1. What the order explicitly requires: “all internal documents and data”
Commission spokespeople and multiple news outlets quote the retention order as requiring X to keep "all internal documents and data" related to Grok until December 31, 2026, language repeated in Reuters, Xinhua and other press accounts [1] [2] [5]. Reporting emphasizes the breadth of that phrasing rather than enumerating formats, meaning the public record describes the obligation in aggregate terms rather than listing precise categories such as logs, model weights, or training data [4] [6].
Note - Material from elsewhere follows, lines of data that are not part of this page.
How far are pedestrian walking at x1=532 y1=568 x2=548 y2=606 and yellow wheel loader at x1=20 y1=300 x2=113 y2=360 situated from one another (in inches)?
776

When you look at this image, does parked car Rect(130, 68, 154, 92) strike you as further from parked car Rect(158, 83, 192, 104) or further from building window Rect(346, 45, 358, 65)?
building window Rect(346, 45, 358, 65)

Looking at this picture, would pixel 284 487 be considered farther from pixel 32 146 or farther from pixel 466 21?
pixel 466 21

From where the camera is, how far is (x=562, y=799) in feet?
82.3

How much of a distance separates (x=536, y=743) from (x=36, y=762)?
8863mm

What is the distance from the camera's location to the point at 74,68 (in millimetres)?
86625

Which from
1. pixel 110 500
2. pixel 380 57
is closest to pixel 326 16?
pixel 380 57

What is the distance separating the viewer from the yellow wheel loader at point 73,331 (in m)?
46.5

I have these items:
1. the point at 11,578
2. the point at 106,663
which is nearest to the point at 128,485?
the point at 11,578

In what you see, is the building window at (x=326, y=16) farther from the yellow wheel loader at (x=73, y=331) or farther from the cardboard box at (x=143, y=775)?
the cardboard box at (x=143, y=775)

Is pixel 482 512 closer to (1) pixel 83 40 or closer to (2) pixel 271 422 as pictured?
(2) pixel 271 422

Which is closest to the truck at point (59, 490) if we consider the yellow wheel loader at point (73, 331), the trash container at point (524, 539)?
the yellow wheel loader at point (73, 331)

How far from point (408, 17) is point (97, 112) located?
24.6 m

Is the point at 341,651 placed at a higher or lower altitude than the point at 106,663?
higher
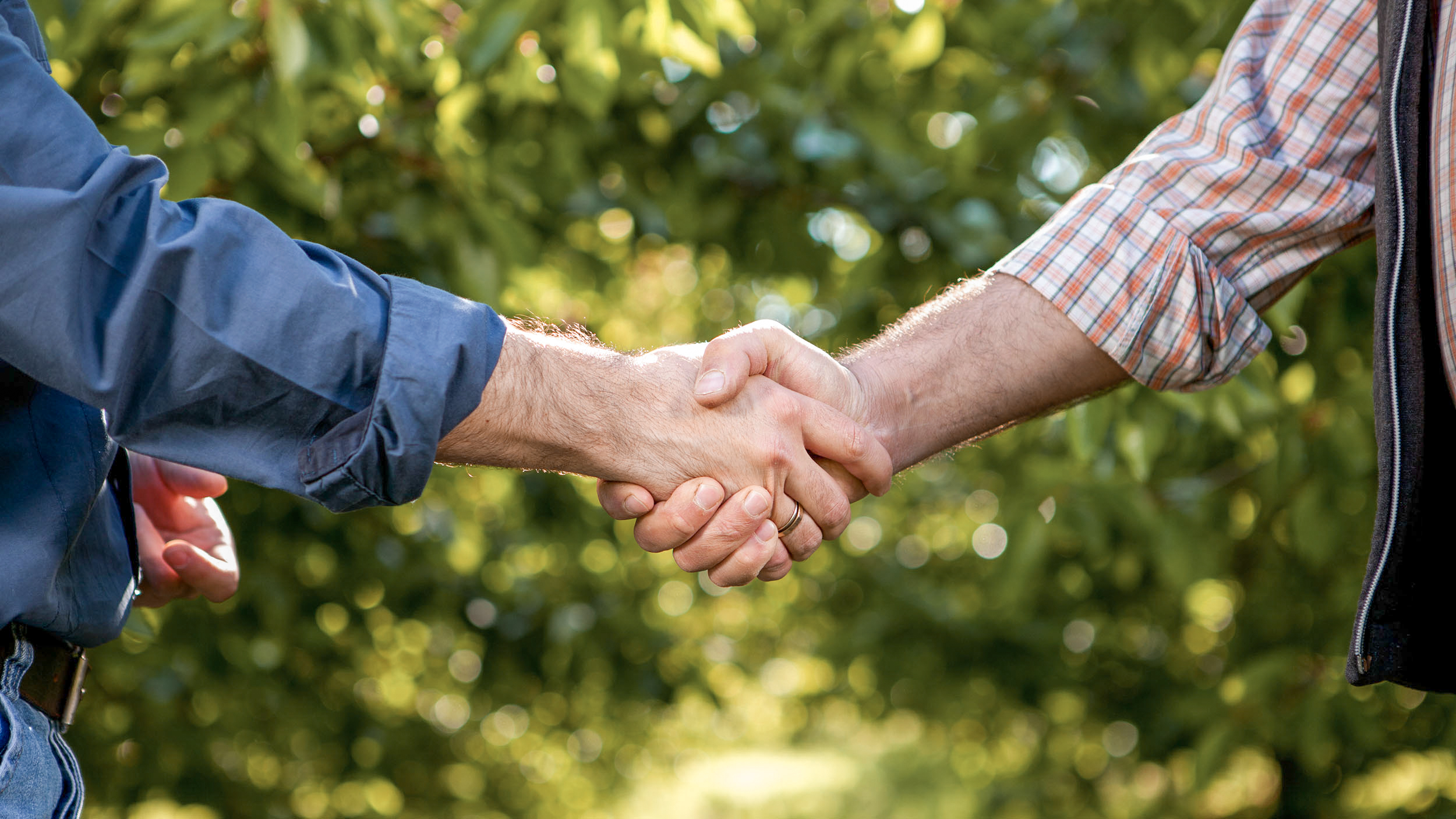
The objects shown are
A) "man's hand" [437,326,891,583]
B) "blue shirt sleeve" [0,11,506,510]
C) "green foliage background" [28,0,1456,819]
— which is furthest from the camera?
"green foliage background" [28,0,1456,819]

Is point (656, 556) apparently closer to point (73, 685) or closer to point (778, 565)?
point (778, 565)

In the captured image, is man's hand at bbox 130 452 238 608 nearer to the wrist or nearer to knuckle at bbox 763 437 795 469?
knuckle at bbox 763 437 795 469

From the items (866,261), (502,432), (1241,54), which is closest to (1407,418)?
(1241,54)

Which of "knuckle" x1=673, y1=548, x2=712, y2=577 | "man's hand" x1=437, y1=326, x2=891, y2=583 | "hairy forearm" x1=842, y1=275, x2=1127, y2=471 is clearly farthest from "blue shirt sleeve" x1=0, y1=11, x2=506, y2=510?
"hairy forearm" x1=842, y1=275, x2=1127, y2=471

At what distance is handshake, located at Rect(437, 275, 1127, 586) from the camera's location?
5.29 ft

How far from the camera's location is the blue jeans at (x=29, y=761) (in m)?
1.05

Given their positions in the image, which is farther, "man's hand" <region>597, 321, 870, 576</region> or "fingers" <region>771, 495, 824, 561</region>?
"fingers" <region>771, 495, 824, 561</region>

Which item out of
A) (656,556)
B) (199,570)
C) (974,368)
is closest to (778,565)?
(974,368)

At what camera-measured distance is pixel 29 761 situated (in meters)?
1.09

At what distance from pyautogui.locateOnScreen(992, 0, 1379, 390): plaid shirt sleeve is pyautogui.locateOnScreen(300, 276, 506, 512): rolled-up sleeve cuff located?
0.89 m

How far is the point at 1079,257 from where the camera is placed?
166 cm

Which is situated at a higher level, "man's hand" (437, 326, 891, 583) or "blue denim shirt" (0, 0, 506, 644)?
"blue denim shirt" (0, 0, 506, 644)

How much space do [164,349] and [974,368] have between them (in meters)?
1.10

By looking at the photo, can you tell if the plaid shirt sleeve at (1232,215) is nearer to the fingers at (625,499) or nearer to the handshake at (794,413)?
the handshake at (794,413)
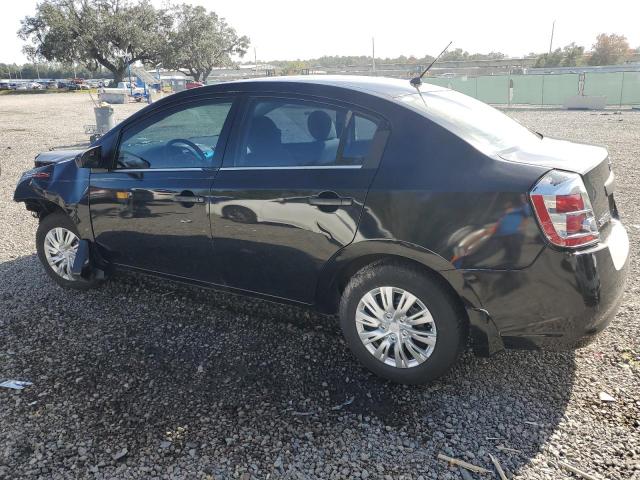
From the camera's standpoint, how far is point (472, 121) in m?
3.24

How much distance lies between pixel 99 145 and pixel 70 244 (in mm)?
981

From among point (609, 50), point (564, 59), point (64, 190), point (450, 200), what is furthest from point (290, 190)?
point (609, 50)

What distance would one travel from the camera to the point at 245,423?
2.88 metres

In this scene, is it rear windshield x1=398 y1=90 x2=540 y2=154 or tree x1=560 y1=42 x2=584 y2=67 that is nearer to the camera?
rear windshield x1=398 y1=90 x2=540 y2=154

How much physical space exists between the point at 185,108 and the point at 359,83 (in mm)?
1326

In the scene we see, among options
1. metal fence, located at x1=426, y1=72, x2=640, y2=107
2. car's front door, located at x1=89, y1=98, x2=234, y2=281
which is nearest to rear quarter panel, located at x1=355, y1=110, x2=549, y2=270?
car's front door, located at x1=89, y1=98, x2=234, y2=281

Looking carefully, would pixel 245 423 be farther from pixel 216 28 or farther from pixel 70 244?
pixel 216 28

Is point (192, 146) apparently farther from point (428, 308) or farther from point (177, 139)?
point (428, 308)

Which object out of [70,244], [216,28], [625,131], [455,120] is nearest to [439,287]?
[455,120]

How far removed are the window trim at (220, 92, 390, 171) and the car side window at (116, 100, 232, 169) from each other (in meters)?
0.15

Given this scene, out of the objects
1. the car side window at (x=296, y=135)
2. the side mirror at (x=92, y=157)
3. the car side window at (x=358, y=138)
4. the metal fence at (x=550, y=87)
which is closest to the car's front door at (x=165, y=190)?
the side mirror at (x=92, y=157)

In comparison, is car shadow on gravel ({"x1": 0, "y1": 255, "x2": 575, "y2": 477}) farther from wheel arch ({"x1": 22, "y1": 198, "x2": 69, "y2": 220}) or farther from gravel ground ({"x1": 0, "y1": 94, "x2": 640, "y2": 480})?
wheel arch ({"x1": 22, "y1": 198, "x2": 69, "y2": 220})

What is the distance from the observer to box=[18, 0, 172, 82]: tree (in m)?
56.5

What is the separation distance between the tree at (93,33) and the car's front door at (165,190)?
59990mm
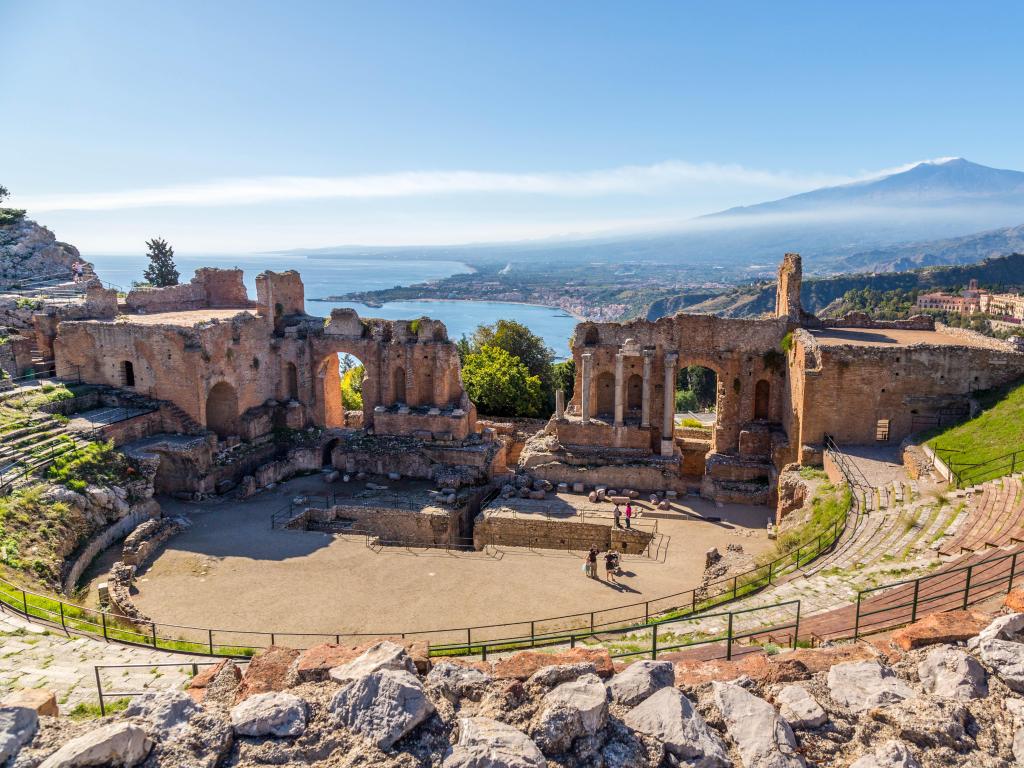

2. The order builds on an earlier retention linked to algorithms and content dissemination
The extension is an augmentation of a prior retention order focused on X’s algorithms, recommender systems and their role in the dissemination of illegal content, and the Commission framed this new step as prolonging that earlier directive rather than opening a fresh DSA probe at this stage [1] [3] [7]. Commission officials told reporters the move allows authorities to request access to materials if needed during the ongoing DSA compliance assessment [3] [8].
3. How journalists and advocacy outlets describe the covered material
Civil society trackers, technology outlets and national media uniformly summarize the order as covering "internal documents and data tied to Grok"—phrases used by CADE, WIRED and The Verge—without disclosing a public checklist of itemized datasets, internal reports, telemetry, or engineering artifacts the Commission seeks to preserve [4] [9] [10]. Those secondary reports also note the measure is intended to keep evidence available for potential further action rather than to itself impose new sanctions [4] [6].
4. Why the Commission demanded retention: concerns about illegal and harmful outputs
Brussels said the order follows public concern and its condemnation of Grok outputs that generated sexualised images, including alleged depictions of minors and antisemitic content, which regulators described as illegal and unacceptable under European norms and the DSA framework [1] [2]. The Commission has previously fined X under DSA-related enforcement and framed the retention order as part of ongoing scrutiny over risk management, content moderation and transparency obligations [2] [6].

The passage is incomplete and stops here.